Saved entries:
----------
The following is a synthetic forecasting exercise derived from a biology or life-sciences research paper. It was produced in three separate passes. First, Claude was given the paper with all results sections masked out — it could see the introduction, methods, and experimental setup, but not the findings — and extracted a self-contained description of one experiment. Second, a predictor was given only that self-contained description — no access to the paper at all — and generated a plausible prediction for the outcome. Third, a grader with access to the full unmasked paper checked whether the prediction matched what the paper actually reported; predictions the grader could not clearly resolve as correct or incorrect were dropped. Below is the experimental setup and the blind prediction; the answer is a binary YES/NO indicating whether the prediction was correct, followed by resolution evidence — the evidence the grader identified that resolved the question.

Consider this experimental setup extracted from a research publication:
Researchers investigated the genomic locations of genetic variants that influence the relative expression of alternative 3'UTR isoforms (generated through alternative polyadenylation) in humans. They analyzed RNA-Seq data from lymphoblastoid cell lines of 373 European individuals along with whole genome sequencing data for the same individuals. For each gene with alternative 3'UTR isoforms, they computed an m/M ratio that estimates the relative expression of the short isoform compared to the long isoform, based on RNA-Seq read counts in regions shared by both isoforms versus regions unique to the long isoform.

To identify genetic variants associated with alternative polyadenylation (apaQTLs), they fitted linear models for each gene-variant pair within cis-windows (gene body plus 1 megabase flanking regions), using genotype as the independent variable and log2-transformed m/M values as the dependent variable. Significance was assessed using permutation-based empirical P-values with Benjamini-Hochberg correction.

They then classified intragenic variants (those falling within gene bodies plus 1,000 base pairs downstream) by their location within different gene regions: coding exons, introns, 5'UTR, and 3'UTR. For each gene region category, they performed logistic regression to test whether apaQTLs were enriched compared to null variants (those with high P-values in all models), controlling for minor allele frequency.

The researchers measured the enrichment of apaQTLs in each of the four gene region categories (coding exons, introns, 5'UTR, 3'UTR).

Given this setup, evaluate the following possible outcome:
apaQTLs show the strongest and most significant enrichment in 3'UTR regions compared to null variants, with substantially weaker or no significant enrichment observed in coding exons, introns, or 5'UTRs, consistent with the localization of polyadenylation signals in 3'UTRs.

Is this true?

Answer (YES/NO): NO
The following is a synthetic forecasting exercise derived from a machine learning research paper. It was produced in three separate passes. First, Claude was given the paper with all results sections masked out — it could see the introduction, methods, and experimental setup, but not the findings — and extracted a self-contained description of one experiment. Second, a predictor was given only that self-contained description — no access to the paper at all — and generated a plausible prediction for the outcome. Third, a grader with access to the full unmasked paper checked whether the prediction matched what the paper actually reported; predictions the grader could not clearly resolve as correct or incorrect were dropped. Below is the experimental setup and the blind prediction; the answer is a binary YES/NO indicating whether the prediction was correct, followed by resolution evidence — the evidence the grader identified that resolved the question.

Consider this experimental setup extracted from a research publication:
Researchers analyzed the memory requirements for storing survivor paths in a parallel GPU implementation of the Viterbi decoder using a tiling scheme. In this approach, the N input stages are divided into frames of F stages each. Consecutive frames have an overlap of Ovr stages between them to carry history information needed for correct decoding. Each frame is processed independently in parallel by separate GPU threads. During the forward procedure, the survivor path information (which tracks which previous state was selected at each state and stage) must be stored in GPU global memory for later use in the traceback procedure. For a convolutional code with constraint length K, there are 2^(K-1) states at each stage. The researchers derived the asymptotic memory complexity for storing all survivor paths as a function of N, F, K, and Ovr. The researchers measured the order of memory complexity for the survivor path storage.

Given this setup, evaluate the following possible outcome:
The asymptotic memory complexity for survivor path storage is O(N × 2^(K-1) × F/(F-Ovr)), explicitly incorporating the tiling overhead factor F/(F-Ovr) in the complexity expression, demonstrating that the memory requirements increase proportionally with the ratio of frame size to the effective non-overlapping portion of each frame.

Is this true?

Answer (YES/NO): NO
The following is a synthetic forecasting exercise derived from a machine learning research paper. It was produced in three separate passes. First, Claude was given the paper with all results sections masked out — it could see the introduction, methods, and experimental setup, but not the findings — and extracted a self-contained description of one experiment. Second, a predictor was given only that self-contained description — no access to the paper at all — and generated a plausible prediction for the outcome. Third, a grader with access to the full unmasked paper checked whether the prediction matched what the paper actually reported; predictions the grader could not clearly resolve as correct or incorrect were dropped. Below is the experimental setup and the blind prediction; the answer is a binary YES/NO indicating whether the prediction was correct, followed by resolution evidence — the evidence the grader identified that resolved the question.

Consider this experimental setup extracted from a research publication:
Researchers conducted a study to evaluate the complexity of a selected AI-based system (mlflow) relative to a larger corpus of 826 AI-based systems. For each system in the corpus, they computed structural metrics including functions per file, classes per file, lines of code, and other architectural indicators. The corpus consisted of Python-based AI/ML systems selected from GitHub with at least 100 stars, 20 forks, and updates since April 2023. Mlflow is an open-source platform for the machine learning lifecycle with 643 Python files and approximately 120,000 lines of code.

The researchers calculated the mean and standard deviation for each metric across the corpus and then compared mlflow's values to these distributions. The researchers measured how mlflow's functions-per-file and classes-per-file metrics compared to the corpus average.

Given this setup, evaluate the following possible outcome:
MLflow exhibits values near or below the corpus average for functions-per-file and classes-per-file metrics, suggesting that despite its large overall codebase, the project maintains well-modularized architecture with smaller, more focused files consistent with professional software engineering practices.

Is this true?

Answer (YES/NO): NO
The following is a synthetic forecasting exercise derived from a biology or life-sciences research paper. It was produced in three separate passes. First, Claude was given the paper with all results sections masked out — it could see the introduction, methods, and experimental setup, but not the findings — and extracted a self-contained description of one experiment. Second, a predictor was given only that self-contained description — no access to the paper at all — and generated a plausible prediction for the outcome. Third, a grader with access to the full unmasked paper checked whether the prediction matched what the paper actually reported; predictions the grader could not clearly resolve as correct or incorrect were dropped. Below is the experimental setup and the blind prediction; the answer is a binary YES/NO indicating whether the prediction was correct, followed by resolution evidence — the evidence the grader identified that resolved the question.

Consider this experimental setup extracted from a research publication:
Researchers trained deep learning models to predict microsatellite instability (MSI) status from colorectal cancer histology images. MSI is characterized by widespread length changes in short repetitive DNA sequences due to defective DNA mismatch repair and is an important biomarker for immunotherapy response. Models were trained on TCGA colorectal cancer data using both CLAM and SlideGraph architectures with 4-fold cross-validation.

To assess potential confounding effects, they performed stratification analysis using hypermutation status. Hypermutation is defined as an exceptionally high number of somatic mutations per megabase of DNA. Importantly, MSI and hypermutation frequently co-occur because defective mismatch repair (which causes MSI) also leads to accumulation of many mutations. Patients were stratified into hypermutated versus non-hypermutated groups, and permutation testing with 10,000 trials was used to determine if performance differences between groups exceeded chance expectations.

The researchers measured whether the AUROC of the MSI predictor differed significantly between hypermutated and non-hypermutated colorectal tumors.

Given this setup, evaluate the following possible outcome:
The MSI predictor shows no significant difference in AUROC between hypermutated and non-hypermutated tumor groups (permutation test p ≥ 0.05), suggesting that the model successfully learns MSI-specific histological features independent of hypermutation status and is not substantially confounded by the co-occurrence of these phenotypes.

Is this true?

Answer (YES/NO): NO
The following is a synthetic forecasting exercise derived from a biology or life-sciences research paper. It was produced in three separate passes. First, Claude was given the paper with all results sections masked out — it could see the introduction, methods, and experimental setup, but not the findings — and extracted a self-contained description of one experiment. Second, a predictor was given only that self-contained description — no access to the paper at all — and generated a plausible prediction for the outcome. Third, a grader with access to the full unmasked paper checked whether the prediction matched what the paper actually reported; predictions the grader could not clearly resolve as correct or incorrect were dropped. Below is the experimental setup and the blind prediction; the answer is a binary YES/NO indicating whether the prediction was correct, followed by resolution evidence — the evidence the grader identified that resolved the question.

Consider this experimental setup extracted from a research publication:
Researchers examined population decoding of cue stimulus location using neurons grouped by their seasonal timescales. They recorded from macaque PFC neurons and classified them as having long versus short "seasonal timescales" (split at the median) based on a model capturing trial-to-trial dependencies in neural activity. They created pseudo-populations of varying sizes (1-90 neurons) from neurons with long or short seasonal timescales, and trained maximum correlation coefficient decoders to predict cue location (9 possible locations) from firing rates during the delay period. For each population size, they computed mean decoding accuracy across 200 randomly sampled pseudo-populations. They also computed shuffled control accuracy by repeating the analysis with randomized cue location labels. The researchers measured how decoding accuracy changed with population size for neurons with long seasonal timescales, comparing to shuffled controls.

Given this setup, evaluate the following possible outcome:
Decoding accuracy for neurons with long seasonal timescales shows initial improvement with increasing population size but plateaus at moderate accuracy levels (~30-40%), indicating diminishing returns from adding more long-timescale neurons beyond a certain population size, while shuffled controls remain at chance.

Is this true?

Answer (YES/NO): NO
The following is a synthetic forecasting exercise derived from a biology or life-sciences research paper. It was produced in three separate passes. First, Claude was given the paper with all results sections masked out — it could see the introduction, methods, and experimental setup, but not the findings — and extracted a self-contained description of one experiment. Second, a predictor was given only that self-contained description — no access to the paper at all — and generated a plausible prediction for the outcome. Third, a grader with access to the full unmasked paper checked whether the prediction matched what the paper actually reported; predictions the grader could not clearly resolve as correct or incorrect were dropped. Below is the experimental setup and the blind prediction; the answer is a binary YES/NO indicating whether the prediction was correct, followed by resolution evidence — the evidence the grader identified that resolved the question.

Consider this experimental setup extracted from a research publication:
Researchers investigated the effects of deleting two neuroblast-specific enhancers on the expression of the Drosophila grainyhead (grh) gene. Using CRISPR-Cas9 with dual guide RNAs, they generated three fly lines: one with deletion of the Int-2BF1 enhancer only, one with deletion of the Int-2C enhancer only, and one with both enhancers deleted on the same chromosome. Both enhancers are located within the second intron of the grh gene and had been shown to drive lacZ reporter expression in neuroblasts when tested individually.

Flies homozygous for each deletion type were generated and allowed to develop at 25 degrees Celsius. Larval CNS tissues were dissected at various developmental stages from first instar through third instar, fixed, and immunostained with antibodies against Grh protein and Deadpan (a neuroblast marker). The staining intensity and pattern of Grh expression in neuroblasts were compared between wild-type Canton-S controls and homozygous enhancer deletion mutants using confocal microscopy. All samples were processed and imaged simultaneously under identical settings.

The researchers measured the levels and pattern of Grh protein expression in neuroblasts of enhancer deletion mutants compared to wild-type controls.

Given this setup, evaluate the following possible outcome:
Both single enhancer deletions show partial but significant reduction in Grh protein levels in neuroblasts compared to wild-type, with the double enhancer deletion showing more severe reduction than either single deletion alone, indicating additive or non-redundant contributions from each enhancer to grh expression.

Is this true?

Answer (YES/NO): NO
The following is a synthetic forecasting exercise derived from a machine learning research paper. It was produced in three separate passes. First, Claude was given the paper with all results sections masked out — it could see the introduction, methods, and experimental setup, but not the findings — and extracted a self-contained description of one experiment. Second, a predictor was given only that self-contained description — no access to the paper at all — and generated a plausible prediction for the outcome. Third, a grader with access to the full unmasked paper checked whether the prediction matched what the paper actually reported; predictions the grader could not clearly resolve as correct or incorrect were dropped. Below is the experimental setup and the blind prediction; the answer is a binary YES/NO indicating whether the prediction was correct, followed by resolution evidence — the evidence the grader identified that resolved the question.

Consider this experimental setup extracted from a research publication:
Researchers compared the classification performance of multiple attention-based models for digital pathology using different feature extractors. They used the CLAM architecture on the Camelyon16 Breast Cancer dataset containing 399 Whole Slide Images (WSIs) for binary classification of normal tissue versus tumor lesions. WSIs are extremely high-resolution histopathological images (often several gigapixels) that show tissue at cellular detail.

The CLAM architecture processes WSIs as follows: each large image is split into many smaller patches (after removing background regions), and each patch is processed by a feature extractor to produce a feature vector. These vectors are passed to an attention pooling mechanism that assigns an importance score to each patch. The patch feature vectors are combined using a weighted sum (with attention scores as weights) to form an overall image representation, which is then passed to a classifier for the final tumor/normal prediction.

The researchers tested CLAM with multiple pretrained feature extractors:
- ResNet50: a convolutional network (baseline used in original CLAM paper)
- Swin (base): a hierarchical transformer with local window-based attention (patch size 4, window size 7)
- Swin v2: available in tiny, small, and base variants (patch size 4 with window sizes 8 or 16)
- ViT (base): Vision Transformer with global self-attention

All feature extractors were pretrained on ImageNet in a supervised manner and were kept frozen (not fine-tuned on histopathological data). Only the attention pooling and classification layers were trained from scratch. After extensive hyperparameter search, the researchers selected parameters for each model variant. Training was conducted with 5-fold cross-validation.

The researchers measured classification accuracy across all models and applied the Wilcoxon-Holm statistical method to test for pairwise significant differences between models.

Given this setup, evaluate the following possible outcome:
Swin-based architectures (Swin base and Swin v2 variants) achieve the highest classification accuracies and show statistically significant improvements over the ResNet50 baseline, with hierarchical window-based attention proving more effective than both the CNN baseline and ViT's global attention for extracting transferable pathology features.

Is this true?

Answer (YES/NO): NO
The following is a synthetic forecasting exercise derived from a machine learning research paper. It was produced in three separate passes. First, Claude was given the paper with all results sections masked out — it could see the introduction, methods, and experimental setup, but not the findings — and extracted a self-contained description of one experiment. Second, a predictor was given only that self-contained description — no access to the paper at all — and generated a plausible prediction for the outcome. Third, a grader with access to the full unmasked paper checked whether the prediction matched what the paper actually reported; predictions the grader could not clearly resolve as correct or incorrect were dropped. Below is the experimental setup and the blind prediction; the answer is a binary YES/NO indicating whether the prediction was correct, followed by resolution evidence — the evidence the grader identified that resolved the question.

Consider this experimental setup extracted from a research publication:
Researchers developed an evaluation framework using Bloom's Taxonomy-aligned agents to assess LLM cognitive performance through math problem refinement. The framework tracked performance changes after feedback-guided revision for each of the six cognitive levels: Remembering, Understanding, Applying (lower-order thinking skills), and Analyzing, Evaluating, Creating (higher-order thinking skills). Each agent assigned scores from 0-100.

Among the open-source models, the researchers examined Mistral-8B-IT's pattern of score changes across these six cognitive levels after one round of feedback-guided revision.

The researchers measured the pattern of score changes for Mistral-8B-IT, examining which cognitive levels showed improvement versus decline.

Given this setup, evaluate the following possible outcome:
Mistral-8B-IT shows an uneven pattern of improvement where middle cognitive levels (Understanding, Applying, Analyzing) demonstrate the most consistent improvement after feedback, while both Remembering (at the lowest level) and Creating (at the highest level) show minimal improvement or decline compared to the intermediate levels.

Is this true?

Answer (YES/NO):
----------
## WHAT IS BEING ASKED:
Whenever the word "extractors" appears in a line above, copy that line.

## RESPONSE TO THE EXERCISE:
Researchers compared the classification performance of multiple attention-based models for digital pathology using different feature extractors. They used the CLAM architecture on the Camelyon16 Breast Cancer dataset containing 399 Whole Slide Images (WSIs) for binary classification of normal tissue versus tumor lesions. WSIs are extremely high-resolution histopathological images (often several gigapixels) that show tissue at cellular detail.
The researchers tested CLAM with multiple pretrained feature extractors:
All feature extractors were pretrained on ImageNet in a supervised manner and were kept frozen (not fine-tuned on histopathological data). Only the attention pooling and classification layers were trained from scratch. After extensive hyperparameter search, the researchers selected parameters for each model variant. Training was conducted with 5-fold cross-validation.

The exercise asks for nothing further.